I think that the PuritanBoard is better than Google, don't you? You ask, and someone has the answers, right?

Does anyone have a collection of old formularies for the institution of marriages? I recall some old ones that were used in movies, about the reasons or purposes for marriage. I'm interested in things like that right now. I'm just wondering if there are some old formularies still available, that I can compare to each other?


----------



## dannyhyde (Dec 13, 2006)

The historic Dutch Reformed liturgy is here, among other places: http://www.ccel.org/creeds/neth-ref-liturgy.txt

The 1552 BCP of Cranmer, which revised the 1549 with the help of Bucer, Vermigli, andd Hooper: http://justus.anglican.org/resources/bcp/1552/Marriage_1552.htm


----------



## JohnV (Dec 14, 2006)

Thank you Daniel. This, in part, was what I was looking for:



> an honorable estate, instituted of god in Paradise, in the time of man's innocency, signifying unto us the misticall union that is betwixte Chryste and hys Churche:... Duely consideryng the causes for whiche Matrymonye was ordayned. One was the procreacion of children, to be broughte up in the feare and nurtoure of the Lorde, and prayse of God. Secondlye it was ordeined for a remedye agaynste synne, and to avoide fornicacion, that suche persons as have not the gyfte of continencie myght marye, and kepe themselves undefiled members of Christes body. Thirdly, for the mutuall societie, helpe, and coumforte, that the one ought to have of the other, both in prosperitie and adversitie; into the whiche holy estate these two persons present come now to be joyned.

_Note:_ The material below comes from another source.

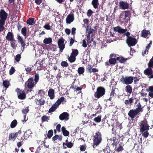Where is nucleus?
<instances>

If I remember rightly, these are the very words that I heard. I can't remember now if it was Pride and Prejudice (not the recent one) or some other movie. But somehow the teaching got stuck in my mind. 

I think this gives pause for a lot of thought about our present culture, both in our cultural surroundings as well as in our churches. Right now there's just too many springing to mind all at once, so much so that I can't write a coherent sentence on any one of them. At the very least, I think, here lies the groundwork of an arresting apologetic for the "traditional definition of marriage".


----------



## VirginiaHuguenot (Dec 14, 2006)

This is the formulary in our church:



> Westminster Directory of Public Worship
> 
> The Solemnization of Marriage.
> 
> ...


----------



## JohnV (Dec 14, 2006)

Thank you Andrew. There are some commonalities, but also some differences. This one is quite short in comparison, for example. 

Of particular note is the introduction, that special instruction is needed for those who marry in the Lord in distinction from those who also commonly marry but not in the Lord. This is interesting. 

The one that Daniel linked to, other than the Anglican one, is similar to the one that I have here in the back section, the doctrinal, liturgical, and order section, of the songbook of my former denomination. Yet it too has singular things about it that stand out as different. 

If there are any others, I'd be interested to see them. They don't have to be old. I asked for the old ones because there are obvious cultural differences within the common confessional standards.


----------



## VirginiaHuguenot (Dec 14, 2006)

You're welcome, John. Also here is the Genevan Form of Marriage.


----------



## toddpedlar (Dec 14, 2006)

And how could we ever forget...


"Mawwiage. Mawwiage is what bwings us togethew today. Mawwiage, that bwessed awwangement, that dweam within a dweam. And wove, twue wove, wiww fowwow you fowevah and evah… So tweasuwe youw wove..."


----------



## toddpedlar (Dec 14, 2006)

VirginiaHuguenot said:


> You're welcome, John. Also here is the Genevan Form of Marriage.



Seriously - I was going to point y'all to the above (but Andrew beat me to it) from Knox's works. Here's the same from books.google.com (go to page 198):

http://books.google.com/books?vid=OCLC03954294&id=4yoMAAAAIAAJ&printsec=titlepage&dq=Knox,+John

I know a couple who had this form used in their ceremony... I wonder what their unbelieving relatives thought of it all  

Todd


----------



## VirginiaHuguenot (Dec 14, 2006)

toddpedlar said:


> And how could we ever forget...
> 
> 
> \"Mawwiage. Mawwiage is what bwings us togethew today. Mawwiage, that bwessed awwangement, that dweam within a dweam. And wove, twue wove, wiww fowwow you fowevah and evah… So tweasuwe youw wove...\"





[video=youtube;t62RwTU4O7k]http://www.youtube.com/watch?v=t62RwTU4O7k[/video]


----------



## JohnV (Dec 14, 2006)

VirginiaHuguenot said:


> You're welcome, John. Also here is the Genevan Form of Marriage.




That one has texts with it.


----------



## Kevin (Dec 14, 2006)

toddpedlar said:


> And how could we ever forget...
> 
> 
> "Mawwiage. Mawwiage is what bwings us togethew today. Mawwiage, that bwessed awwangement, that dweam within a dweam. And wove, twue wove, wiww fowwow you fowevah and evah… So tweasuwe youw wove..."


----------